Return exactly the lines that run from the one with "[camera-trap image, curated labels]" to the last line of the entries below, both included, and nothing else.

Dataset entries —
━━━━

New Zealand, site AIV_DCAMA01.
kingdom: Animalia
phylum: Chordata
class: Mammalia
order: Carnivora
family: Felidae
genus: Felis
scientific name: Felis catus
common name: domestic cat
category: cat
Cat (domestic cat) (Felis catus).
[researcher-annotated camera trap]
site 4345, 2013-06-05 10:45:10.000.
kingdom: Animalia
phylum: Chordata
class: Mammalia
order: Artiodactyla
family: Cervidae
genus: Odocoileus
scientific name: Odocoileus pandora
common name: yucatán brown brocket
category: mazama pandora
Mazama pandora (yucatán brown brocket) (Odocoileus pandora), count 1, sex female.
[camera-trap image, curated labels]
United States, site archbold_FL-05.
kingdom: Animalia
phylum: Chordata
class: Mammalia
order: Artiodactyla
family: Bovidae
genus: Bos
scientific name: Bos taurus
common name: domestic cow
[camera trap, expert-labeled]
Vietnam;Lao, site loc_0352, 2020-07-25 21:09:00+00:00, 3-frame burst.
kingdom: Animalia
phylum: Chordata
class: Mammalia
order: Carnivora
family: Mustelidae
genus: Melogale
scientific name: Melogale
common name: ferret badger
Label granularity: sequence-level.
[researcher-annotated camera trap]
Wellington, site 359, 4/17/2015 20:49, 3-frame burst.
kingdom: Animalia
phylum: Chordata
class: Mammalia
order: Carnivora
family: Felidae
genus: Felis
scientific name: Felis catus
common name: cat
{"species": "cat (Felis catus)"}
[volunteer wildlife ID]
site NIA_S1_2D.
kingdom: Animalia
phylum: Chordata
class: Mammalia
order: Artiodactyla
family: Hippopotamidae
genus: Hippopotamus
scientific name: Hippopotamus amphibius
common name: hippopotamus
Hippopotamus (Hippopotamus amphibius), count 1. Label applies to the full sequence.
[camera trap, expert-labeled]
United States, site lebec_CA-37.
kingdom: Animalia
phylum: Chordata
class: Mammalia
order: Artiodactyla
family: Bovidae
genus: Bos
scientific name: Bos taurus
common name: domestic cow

━━━━

RESULT OF THIS TASK —
[camera-trap image, curated labels]
United States, site archbold_FL-05.
kingdom: Animalia
phylum: Chordata
class: Mammalia
order: Artiodactyla
family: Bovidae
genus: Bos
scientific name: Bos taurus
common name: domestic cow
[camera trap, expert-labeled]
Vietnam;Lao, site loc_0352, 2020-07-25 21:09:00+00:00, 3-frame burst.
kingdom: Animalia
phylum: Chordata
class: Mammalia
order: Carnivora
family: Mustelidae
genus: Melogale
scientific name: Melogale
common name: ferret badger
Label granularity: sequence-level.
[researcher-annotated camera trap]
Wellington, site 359, 4/17/2015 20:49, 3-frame burst.
kingdom: Animalia
phylum: Chordata
class: Mammalia
order: Carnivora
family: Felidae
genus: Felis
scientific name: Felis catus
common name: cat
{"species": "cat (Felis catus)"}
[volunteer wildlife ID]
site NIA_S1_2D.
kingdom: Animalia
phylum: Chordata
class: Mammalia
order: Artiodactyla
family: Hippopotamidae
genus: Hippopotamus
scientific name: Hippopotamus amphibius
common name: hippopotamus
Hippopotamus (Hippopotamus amphibius), count 1. Label applies to the full sequence.
[camera trap, expert-labeled]
United States, site lebec_CA-37.
kingdom: Animalia
phylum: Chordata
class: Mammalia
order: Artiodactyla
family: Bovidae
genus: Bos
scientific name: Bos taurus
common name: domestic cow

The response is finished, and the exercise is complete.